> _Exercise_: Pull out every line below holding the word "challenge".

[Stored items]
····················

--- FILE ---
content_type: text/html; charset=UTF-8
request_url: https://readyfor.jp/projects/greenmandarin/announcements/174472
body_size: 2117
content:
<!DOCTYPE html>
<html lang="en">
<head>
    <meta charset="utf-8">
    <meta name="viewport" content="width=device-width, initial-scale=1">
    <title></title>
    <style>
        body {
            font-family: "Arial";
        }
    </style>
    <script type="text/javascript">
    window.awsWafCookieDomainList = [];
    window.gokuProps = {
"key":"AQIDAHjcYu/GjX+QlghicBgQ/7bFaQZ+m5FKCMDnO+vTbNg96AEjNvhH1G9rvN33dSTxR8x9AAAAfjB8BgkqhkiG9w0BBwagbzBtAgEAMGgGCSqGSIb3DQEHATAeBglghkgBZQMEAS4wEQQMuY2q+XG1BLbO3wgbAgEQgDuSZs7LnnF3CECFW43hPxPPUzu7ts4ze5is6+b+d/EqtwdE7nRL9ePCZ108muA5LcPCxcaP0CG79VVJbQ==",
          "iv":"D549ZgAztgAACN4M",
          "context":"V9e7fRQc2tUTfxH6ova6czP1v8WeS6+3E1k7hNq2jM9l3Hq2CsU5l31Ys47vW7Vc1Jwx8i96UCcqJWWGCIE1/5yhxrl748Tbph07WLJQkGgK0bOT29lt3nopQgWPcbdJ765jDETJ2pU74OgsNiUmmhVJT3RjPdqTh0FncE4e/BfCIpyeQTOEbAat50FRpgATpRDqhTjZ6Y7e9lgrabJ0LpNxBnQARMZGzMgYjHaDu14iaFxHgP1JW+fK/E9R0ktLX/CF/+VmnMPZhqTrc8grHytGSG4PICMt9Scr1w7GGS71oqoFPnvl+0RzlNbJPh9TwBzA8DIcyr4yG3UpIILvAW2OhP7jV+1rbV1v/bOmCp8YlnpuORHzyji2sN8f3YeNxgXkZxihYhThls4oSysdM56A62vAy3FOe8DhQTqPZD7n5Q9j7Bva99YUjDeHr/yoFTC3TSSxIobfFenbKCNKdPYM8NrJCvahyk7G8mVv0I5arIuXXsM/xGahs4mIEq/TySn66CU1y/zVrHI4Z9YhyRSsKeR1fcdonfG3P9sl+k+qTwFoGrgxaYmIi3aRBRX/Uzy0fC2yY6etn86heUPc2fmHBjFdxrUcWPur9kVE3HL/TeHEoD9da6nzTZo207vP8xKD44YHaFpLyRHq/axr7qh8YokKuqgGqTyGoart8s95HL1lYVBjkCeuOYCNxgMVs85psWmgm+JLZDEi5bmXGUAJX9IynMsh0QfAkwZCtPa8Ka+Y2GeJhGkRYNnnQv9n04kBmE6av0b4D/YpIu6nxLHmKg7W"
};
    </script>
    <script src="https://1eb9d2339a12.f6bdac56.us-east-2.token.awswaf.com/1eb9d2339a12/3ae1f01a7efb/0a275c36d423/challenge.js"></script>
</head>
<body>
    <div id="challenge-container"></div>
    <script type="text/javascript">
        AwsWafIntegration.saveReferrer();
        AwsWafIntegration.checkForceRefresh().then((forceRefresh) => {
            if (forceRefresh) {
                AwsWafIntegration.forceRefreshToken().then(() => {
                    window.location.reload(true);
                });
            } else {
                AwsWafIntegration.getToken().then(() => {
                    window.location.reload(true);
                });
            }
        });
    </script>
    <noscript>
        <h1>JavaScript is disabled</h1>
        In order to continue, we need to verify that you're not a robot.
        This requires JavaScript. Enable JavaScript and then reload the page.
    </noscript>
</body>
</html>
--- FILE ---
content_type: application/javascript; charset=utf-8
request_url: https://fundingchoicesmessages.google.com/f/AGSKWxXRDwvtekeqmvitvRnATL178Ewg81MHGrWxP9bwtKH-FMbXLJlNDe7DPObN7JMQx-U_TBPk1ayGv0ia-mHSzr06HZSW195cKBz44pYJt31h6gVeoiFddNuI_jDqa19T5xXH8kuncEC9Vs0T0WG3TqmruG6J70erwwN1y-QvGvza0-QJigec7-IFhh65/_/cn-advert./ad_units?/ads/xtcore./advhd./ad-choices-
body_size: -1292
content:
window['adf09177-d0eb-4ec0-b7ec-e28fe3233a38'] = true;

····················

> _Answer to the problem_:
    <script src="https://1eb9d2339a12.f6bdac56.us-east-2.token.awswaf.com/1eb9d2339a12/3ae1f01a7efb/0a275c36d423/challenge.js"></script>
    <div id="challenge-container"></div>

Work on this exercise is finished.